Bozma kararından sonra yaşanacak sürece ilişkin de bilgiler veren Ülgen, "Bundan sonraki süreç, Oda Tv, Poyrazköy, Ergenekon, Balyoz, Askeri casusluk gibi her kumpas davasını kim kurdu, kimler kotardı, kimler görmezden geldi gerçekleri, bunların üstüne gidilmesi ve orada olan, suç işlenirken orada olan, alkış tutan, onaylayan kim varsa herkesin nereye giderse gitsin yargılanmasını sağlamak. Bunun savaşı verilecek bundan sonraki dönemde." şeklinde konuştu.

'İNTİKAM SAİKİYLE HAREKET ETMEYECEĞİZ'

Bu davalara sebep olanların ceza alması ya da almamasının kendilerini ilgilendirmediğini belirten Ülgen, "Bizi birinci derecede ilgilendiren, bu usulsüzlükleri ve bu hak ihlallerini yapanların deşifre edilmesi. Çünkü deşifre onlar için, hayatlarında katlanamayacakları kadar ağır bir ceza olacaktır. Toplum önüne çıkamayacaklar, çocuklarının yüzlerine bakamayacaklar. Bunların deşifre edilmesi en büyük amacımızdır. Bunu yaparken intikam saikiyle hareket etmeyeceğiz, intikam almaya kalkmayacağız, biz hukuki yollarla, bağımsız yargı vasıtası ile bu kişilerin hak ettikleri cezaya çarptırılmasını sağlayacağız." ifadelerini kullandı.
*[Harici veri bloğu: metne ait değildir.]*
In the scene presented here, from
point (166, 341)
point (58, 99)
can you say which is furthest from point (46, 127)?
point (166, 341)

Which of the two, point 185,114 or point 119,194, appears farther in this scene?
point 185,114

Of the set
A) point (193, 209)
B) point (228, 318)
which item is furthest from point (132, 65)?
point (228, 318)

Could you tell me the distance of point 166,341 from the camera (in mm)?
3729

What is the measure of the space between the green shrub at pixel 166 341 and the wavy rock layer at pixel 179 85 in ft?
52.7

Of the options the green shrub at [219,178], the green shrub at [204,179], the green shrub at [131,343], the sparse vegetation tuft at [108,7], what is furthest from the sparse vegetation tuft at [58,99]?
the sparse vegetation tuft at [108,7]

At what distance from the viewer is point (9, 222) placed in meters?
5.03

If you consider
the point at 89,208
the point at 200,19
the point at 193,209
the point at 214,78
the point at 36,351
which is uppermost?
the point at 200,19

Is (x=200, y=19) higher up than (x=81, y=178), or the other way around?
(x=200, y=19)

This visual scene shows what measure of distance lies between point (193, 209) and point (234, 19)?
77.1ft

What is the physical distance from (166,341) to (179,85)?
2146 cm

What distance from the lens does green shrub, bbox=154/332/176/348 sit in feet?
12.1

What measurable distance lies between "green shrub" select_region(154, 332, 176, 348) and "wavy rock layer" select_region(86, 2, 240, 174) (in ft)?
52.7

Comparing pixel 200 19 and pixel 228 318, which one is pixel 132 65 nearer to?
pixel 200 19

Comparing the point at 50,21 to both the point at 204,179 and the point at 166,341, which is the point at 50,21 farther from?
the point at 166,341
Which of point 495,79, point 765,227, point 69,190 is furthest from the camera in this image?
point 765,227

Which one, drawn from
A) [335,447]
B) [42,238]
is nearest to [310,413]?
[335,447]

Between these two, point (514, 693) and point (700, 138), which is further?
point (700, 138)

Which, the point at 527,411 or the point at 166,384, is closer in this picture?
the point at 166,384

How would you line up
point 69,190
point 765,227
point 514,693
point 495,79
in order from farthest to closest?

'İLKER BAŞBUĞ'UN DOSYASI YÜCE DİVAN'A GÖNDERİLECEK'

Ülgen, yaşanacak süreci de şöyle özetledi: "Mahkeme döndükten sonra, duruşma açıldığı zaman, İlker Başbuğ’un dosyası ayrılarak Yüce Divan’a gönderilecek, orada ayrı bir yargılama yapılacak. Danıştay davası ayrılacak, kalan davayla beraber Yargıtay’ın işaret ettiği konular tek tek irdelenecek, sahte, üretilmiş deliller savunma ile beraber tartışılacak ve kayıtlardan çıkarılacak, mahkeme kalan delillerle hüküm verecek. Bence bir tek delil bile kalmayacak o zaman. Hepsi bunların sahteydi. Çok ayrıntılı olarak anlatmıştık. Önümüzdeki süreçte de bunları anlatmaya devam edeceğiz."